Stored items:
◆ ◆ ◆

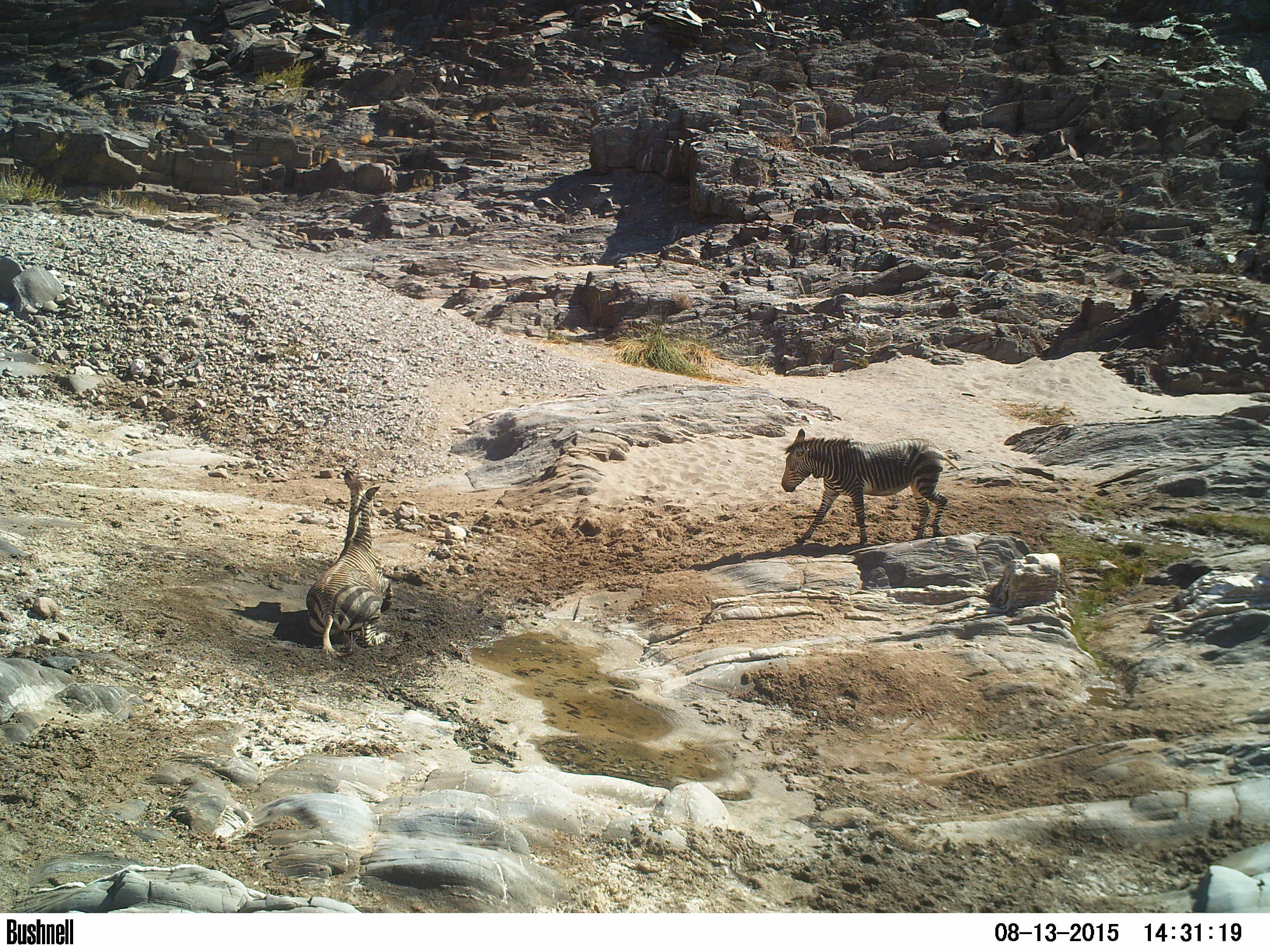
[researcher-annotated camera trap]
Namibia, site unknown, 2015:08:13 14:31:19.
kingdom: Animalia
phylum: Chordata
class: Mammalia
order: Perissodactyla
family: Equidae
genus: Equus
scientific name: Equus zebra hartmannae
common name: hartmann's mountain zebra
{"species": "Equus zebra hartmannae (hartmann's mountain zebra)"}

◆ ◆ ◆

> _Required work_
Output the records verbatim, every one of them, and keep the pictures out.

> _Answer below_
[researcher-annotated camera trap]
Namibia, site unknown, 2015:08:13 14:31:19.
kingdom: Animalia
phylum: Chordata
class: Mammalia
order: Perissodactyla
family: Equidae
genus: Equus
scientific name: Equus zebra hartmannae
common name: hartmann's mountain zebra
{"species": "Equus zebra hartmannae (hartmann's mountain zebra)"}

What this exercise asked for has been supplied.